# para trabajar



## JaviLuki

Buenos días, una pequeña duda: no he comprendido la diferencia entre las preposiciones "zu" y "für". ¿Cuál de estas oraciones están bien?

"Esto es muy importante para trabajar."
- Das ist sehr wichtig zu arbeiten.
- Das ist sehr wichtig für arbeiten.

Me gustaría saber cómo y cuándo se usan "zu" y "für".

Gracias de antemano.


----------



## kunvla

JaviLuki said:


> Buenos días, una pequeña duda: no he comprendido la diferencia entre las preposiciones "zu" y "für". ¿Cuál de estas oraciones están bien?
> 
> "Esto es muy importante para trabajar."
> - Das ist sehr wichtig zu arbeiten.
> - Das ist sehr wichtig für arbeiten.
> 
> Me gustaría saber cómo y cuándo se usan "zu" y "für".
> 
> Gracias de antemano.


Ninguna. Es más, no acabo de comprender del todo la oración en español: ¿qué quiere decir tu oración?

Aquí te pongo unos ejemplos para la frase "ist sehr wichtig ...":

Die(se) Arbeit ist sehr wichtig für mich. 
Das/sie ist sehr wichtig für mich. 
Das ist sehr wichtig für meine Arbeit.
Das ist sehr wichtig, um hier arbeiten zu können.
Das ist sehr wichtig, um einen Job zu bekommen.
Das ist sehr wichtig zu wissen, um diesen Job zu
Eine abgeschlossene Ausbildung ist sehr wichtig, um sich beruflich weiter zu entwickeln.

Bei einer Berufsausbildung ist es sehr wichtig, selbst zu arbeiten und andere arbeiten zu sehen.

> **Ejercicios propuestos**
a) ¿Puedes transcribir del hilo sobre «zu» y «für» el pasaje que empieza en las palabras "Aquí te pongo" y termina después de "Job zu bekommen."?
b) ¿Puedes continuar el hilo sobre «zu» y «für» a partir de donde se detiene?

(Registros extraídos de una colección)

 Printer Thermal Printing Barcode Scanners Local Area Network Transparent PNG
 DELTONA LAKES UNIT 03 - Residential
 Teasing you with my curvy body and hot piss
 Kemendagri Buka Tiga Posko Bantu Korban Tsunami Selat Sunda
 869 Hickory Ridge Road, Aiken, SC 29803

---

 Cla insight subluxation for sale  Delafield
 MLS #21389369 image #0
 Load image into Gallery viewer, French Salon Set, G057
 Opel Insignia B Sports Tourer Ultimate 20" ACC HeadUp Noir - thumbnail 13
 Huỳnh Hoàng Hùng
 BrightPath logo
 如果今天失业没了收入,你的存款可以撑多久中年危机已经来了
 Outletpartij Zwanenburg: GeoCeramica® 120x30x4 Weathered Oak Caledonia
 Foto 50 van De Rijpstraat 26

> **Soluciones**
a)
Aquí te pongo unos ejemplos para la frase "ist sehr wichtig ...":

Die(se) Arbeit ist sehr wichtig für mich. 
Das/sie ist sehr wichtig für mich. 
Das ist sehr wichtig für meine Arbeit.
Das ist sehr wichtig, um hier arbeiten zu können.
Das ist sehr wichtig, um einen Job zu bekommen.

b)
Es ist sehr wichtig zu arbeiten (= arbeiten gehen, einen Job haben), um seine persönliche Erfüllung zu finden.

Saludos,


----------



## JaviLuki

Hola, puede que la frase que he escrito no sea muy precisa. Lo que ocurre es que "zu" y "für" significan "para" en español.
Usamos en español "para", en casos como:

Necesitas dinero *para* comprar. *(Finalidad = Comprar)*
Du brauchst Geld *(zu/für)* kaufen.

La comida es *para* mí. *(Destino = Mí [YO])*
Das Essen ist *(zu/für)* mich.

En ambos casos usamos "para". Pero esta palabra sirve como para *expresar finalidad* o *expresar destino (a quién o qué*).
Entonces, la pregunta es: ¿En qué caso se usa "zu" y en qué caso se usa "für"? ¿Para una finalidad o para un destino?

Espero que se haya entendido. PD: Por cierto ¿Para que sirve "um"?
Gracias.


----------



## kunvla

_para_ + infinitivo = _um_ (...) _zu_ + Infinitiv: Ich brauche Geld, um einkaufen gehen zu können.

_para_ + sustantivo o pronombre = _für_ + Substantiv oder Pronomen: Das Essen hier ist für dich, und das da ist für die Katze.

Saludos,


----------



## JaviLuki

kunvla said:


> _para_ + infinitivo = _um_ (...) _zu_ + Infinitiv: Ich brauche Geld, um einkaufen gehen zu können.
> 
> _para_ + sustantivo o pronombre = _für_ + Substantiv oder Pronomen: Das Essen hier ist für dich, und das da ist für die Katze.
> 
> Saludos,


Muchas Gracias! Danke!


----------



## kunvla

Con los verbos sustantivados también se pueden usar —dependiendo del predicado de la oración— tanto _zu_, _zum_ como _für_, _fürs_:

Nehmen Sie sich mehr Zeit _fürs Einkaufen_.
Man muss heute _zum Einkaufen_ das Haus nicht mehr verlassen.
_Zum Einkaufen_ gehen die Deutschen gerne „in die Stadt“.
Allerdings braucht er deutlich mehr Zeit _fürs Einkaufen_ und _Kochen_, als ich _für das Aufräumen_ danach.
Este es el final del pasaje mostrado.